As concessões englobam investimentos de US$ 11 bilhões no Trem de Alta Velocidade (TAV), entre Rio e São Paulo, cujo edital é prometido para maio. Os estudos de demanda e o traçado básico serão apresentados em janeiro ao Ministério dos Transportes. Há perspectivas ainda de entregar à iniciativa privada um novo trecho da Norte-Sul, entre Palmas (TO) e Estrela DOeste (SP), e a construção da Leste-Oeste, na Bahia. São projetos que, juntos, totalizam mais de R$ 11 bilhões. 

O presidente da Associação Brasileira da Infra-Estrutura e Indústrias de Base (Abdib), Paulo Godoy, diz que o sucesso dos leilões de 2009 está muito atrelado à velocidade de recuperação do crédito para as empresas. O sistema de garantias aos financiamentos se sustenta no rating corporativo, na fiança bancária e nos seguros. 

Nas três frentes, as dificuldades ainda são grandes e ameaçam a disposição do setor privado para participar de novas licitações, nota Godoy. Segundo ele, os contratos em execução somam atualmente R$ 220 bilhões – R$ 120 bilhões em petróleo e gás e outros R$ 100 bilhões em estradas, portos e hidrelétricas. 

Muitos ainda não têm financiamento de longo prazo garantido. O presidente da Abdib elogia as medidas tomadas até agora pelo governo, mas alerta que em breve “o cobertor pode ficar curto”. Se não houver sinais claros de reativação ao longo de 2009, é melhor adiar algumas concessões do que licitá-las em um cenário de escassez de crédito, cogita Godoy. 

Nesse contexto, ele sugere ao governo selecionar suas prioridades, deixando projetos menos urgentes para outro momento. “Energia é um campo sensível. Não podemos bobear.” 

A primeira licitação do ano deve ocorrer em 21 de janeiro, mas o cronograma está sujeito a pequenas mudanças. Será a disputa pela administração de 680 quilômetros da BR-116 e da BR-324, na Bahia. Em abril, o governo deverá inaugurar a terceira etapa das concessões de rodovias, com trechos de 2.066 quilômetros na BR-116 e na BR-381, em Minas Gerais, além da BR-040 (Brasília-Juiz de Fora). Os investimentos ao longo do período de concessão, somando todas as rodovias, são de R$ 10,2 bilhões. 

O diretor-geral da Agência Nacional de Transportes Terrestres (ANTT), Bernardo Figueiredo, adianta que a terceira etapa introduzirá um novo conceito nas concessões rodoviárias. Em vez de definir um cronograma fixo de investimentos, o ritmo dos desembolsos obedecerá ao crescimento do fluxo de veículos. “Vamos olhar o nível de serviço das rodovias.”

DADOS FORNECIDOS:
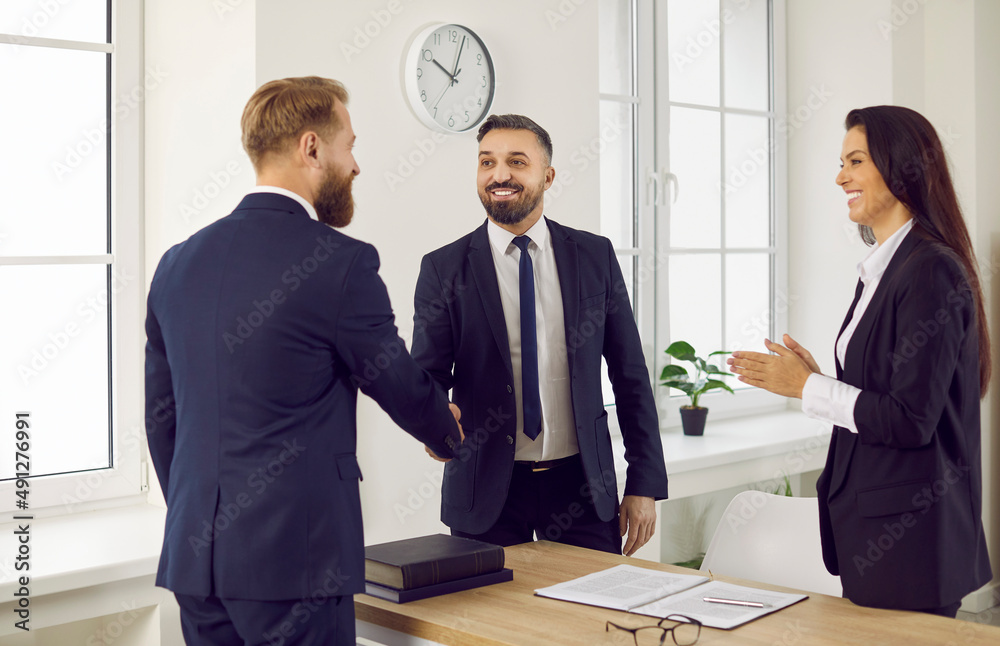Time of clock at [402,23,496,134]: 10:03
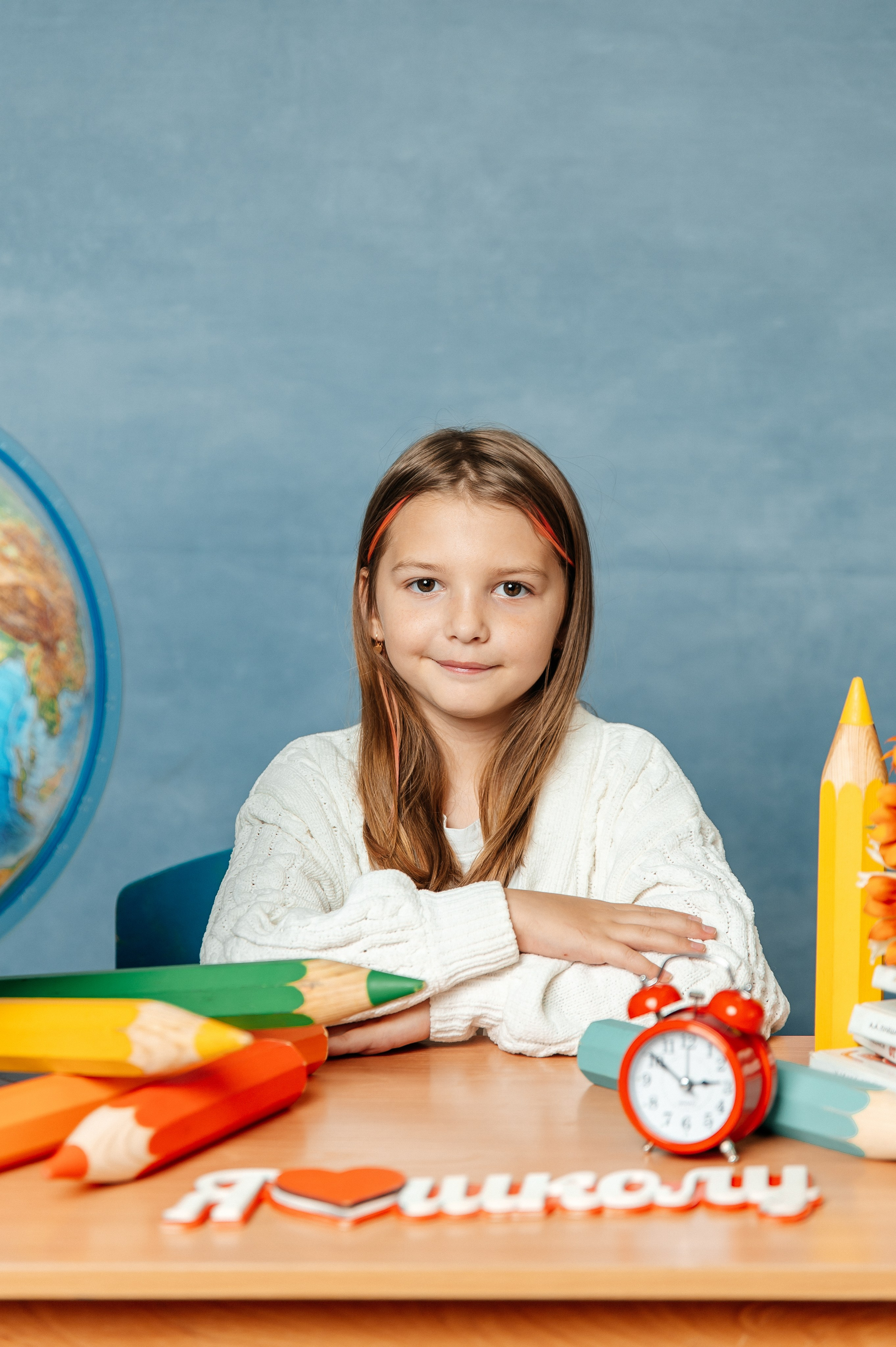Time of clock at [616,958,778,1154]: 2:50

TAREFA PEDIDA: Por favor, informe a data em que deve ocorrer a primeira licitação do ano, segundo o trecho do documento. O material não é necessário aqui.

RESULTADO CORRETO: Em 21 de janeiro.